__Records for this task__
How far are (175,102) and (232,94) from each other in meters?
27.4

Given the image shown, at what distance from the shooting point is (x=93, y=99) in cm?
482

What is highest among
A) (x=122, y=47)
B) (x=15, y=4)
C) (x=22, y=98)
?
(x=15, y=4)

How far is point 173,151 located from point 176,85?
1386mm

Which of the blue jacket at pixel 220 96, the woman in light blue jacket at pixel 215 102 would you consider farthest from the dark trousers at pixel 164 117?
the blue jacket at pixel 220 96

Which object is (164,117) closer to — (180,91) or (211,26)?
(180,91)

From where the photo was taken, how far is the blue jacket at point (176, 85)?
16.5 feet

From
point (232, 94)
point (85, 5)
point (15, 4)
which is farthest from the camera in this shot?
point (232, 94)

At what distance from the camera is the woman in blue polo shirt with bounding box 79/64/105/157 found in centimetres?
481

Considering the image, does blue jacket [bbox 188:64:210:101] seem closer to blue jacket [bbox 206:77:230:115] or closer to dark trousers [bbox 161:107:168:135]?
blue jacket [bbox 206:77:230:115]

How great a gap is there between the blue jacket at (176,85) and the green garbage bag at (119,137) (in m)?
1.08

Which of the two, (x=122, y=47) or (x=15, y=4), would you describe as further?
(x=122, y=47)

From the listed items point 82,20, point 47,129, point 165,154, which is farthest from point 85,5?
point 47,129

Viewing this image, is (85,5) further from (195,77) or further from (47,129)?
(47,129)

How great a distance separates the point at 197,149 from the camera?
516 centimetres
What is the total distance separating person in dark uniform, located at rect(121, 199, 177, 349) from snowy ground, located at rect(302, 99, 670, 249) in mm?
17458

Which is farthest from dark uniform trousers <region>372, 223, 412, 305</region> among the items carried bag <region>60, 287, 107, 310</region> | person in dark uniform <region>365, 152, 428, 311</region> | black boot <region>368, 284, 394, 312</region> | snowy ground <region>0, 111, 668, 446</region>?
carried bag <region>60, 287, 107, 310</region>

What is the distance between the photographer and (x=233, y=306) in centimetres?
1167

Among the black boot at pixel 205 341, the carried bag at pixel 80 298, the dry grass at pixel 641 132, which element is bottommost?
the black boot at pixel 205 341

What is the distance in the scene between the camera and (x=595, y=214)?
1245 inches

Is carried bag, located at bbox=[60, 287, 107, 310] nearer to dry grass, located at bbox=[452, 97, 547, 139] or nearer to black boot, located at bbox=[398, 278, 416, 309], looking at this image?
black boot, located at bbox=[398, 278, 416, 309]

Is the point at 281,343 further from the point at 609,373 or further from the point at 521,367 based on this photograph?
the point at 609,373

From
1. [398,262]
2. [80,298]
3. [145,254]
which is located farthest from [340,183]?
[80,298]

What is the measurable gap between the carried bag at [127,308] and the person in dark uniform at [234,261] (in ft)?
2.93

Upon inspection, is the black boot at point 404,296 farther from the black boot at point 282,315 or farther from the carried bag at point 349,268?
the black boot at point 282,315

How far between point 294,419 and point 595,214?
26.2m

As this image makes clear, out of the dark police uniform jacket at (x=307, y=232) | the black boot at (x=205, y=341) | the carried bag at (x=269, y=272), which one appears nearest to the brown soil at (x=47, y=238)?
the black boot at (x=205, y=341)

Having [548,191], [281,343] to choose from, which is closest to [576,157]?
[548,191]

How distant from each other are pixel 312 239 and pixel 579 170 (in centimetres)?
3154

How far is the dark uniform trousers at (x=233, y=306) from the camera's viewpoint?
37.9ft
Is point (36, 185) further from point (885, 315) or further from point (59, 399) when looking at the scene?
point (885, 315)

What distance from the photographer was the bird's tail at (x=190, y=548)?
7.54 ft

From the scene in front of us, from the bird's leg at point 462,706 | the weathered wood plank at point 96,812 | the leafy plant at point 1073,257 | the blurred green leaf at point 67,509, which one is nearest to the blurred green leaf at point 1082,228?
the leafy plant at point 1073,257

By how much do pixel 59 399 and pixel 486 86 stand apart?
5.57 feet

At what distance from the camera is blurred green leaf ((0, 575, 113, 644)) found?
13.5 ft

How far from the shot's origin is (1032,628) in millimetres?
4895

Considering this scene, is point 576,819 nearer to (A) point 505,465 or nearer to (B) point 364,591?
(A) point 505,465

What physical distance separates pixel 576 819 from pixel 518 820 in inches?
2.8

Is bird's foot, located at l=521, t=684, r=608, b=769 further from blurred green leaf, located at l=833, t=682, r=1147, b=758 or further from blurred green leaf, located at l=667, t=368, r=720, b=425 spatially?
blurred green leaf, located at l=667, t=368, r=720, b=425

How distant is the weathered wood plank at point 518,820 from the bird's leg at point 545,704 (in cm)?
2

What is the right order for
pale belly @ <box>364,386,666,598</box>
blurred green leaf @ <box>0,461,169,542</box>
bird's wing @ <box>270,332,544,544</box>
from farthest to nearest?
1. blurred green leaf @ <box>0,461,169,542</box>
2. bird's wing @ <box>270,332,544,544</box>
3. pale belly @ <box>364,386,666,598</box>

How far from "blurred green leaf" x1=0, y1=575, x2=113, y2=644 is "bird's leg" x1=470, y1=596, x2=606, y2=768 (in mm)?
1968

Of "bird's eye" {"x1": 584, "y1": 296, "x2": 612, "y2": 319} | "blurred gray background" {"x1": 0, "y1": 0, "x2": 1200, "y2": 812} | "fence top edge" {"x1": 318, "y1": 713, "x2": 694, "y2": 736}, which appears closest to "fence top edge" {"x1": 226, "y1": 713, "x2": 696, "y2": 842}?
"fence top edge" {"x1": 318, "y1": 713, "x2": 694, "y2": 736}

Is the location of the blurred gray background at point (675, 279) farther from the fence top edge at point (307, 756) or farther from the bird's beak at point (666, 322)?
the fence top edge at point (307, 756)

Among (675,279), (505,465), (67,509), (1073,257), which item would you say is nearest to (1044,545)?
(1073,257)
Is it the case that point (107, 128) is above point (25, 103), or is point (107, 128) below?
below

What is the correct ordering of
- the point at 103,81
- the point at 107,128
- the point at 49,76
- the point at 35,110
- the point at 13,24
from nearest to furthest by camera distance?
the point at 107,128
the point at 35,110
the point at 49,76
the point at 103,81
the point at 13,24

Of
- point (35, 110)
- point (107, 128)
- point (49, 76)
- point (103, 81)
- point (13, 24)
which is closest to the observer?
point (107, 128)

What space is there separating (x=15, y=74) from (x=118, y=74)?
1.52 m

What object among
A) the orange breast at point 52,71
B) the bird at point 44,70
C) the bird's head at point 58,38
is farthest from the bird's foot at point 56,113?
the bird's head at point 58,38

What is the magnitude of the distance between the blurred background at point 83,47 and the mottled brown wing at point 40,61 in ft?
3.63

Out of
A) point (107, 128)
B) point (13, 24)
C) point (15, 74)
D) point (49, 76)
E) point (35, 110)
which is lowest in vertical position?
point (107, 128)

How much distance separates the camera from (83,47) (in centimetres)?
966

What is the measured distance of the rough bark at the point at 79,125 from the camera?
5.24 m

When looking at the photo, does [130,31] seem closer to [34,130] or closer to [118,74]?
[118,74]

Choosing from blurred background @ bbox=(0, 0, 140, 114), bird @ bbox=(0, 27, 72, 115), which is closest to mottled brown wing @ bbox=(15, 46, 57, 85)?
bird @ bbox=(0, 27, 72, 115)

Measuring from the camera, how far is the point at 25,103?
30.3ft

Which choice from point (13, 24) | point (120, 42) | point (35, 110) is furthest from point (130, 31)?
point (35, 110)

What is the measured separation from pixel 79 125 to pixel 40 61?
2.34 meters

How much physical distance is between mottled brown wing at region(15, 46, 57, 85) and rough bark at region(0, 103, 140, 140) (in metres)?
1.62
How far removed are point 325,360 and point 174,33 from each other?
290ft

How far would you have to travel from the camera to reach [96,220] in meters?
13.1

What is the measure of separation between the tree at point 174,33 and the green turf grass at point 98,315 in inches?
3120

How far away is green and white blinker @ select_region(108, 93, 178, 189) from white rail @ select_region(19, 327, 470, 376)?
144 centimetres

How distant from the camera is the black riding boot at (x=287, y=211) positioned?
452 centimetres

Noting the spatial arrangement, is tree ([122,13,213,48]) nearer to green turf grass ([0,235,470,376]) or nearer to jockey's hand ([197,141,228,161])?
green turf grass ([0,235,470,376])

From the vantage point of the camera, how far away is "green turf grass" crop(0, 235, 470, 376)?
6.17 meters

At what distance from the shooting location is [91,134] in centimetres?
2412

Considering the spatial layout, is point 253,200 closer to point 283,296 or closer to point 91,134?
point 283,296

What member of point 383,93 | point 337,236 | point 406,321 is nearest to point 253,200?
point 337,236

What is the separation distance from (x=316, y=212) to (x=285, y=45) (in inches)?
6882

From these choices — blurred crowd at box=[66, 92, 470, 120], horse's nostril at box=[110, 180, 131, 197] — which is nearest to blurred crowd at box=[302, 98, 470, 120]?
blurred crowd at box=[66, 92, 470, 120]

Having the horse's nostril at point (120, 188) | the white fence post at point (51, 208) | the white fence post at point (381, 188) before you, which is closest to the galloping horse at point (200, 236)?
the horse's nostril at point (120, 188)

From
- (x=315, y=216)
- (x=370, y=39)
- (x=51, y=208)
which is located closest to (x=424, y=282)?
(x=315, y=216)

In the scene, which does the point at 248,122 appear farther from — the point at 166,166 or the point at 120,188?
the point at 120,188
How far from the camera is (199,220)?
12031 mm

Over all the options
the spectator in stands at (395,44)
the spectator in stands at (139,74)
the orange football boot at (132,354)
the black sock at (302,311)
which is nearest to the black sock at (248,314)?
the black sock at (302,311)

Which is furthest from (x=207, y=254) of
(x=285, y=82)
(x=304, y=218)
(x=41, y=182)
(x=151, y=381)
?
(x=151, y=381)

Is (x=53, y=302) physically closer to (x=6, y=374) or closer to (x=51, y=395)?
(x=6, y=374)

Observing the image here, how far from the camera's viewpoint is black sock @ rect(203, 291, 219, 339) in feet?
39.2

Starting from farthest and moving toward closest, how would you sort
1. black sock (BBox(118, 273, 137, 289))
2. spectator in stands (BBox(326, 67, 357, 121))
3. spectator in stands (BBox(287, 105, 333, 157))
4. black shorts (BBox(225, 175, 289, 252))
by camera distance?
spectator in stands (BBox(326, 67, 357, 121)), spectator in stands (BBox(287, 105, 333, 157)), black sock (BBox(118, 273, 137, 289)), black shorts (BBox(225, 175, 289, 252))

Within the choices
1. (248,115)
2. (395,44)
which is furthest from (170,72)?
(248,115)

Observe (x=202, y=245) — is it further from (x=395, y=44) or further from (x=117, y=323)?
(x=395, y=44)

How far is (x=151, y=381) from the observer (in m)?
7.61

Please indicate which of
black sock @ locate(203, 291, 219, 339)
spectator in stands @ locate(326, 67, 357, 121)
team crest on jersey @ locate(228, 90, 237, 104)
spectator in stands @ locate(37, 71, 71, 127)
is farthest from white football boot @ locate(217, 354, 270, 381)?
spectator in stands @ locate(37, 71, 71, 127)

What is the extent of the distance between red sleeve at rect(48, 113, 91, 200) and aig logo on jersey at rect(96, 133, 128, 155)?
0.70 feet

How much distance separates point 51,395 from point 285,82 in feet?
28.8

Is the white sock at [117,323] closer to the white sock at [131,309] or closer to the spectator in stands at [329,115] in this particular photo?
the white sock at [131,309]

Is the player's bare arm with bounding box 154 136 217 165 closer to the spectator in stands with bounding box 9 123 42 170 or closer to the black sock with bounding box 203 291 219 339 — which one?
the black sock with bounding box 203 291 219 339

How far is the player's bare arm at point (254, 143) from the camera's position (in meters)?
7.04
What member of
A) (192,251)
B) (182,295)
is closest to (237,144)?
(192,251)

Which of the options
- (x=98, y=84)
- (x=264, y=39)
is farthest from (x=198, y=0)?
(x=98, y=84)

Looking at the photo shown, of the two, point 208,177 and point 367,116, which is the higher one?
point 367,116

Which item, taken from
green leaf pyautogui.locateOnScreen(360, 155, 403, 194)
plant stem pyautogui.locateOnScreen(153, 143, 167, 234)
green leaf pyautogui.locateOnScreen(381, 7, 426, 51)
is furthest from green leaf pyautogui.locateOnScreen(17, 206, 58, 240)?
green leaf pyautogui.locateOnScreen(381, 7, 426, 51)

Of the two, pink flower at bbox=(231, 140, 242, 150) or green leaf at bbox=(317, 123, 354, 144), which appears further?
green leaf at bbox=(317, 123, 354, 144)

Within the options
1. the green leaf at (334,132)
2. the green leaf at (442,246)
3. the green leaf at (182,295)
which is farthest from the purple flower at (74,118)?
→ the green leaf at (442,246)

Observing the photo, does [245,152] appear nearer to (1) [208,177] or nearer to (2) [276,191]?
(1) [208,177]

__Task requirements__
Repeat everything in the listing, word for word, from the line containing "What is the measure of" down to the line containing "452 centimetres", with both of those lines included.

__Written solution__
What is the measure of separation between the tree at point 174,33 and the green turf grass at point 98,315 in inches?
3120

How far away is green and white blinker @ select_region(108, 93, 178, 189) from white rail @ select_region(19, 327, 470, 376)?
144 centimetres

How distant from the camera is the black riding boot at (x=287, y=211) positioned?
452 centimetres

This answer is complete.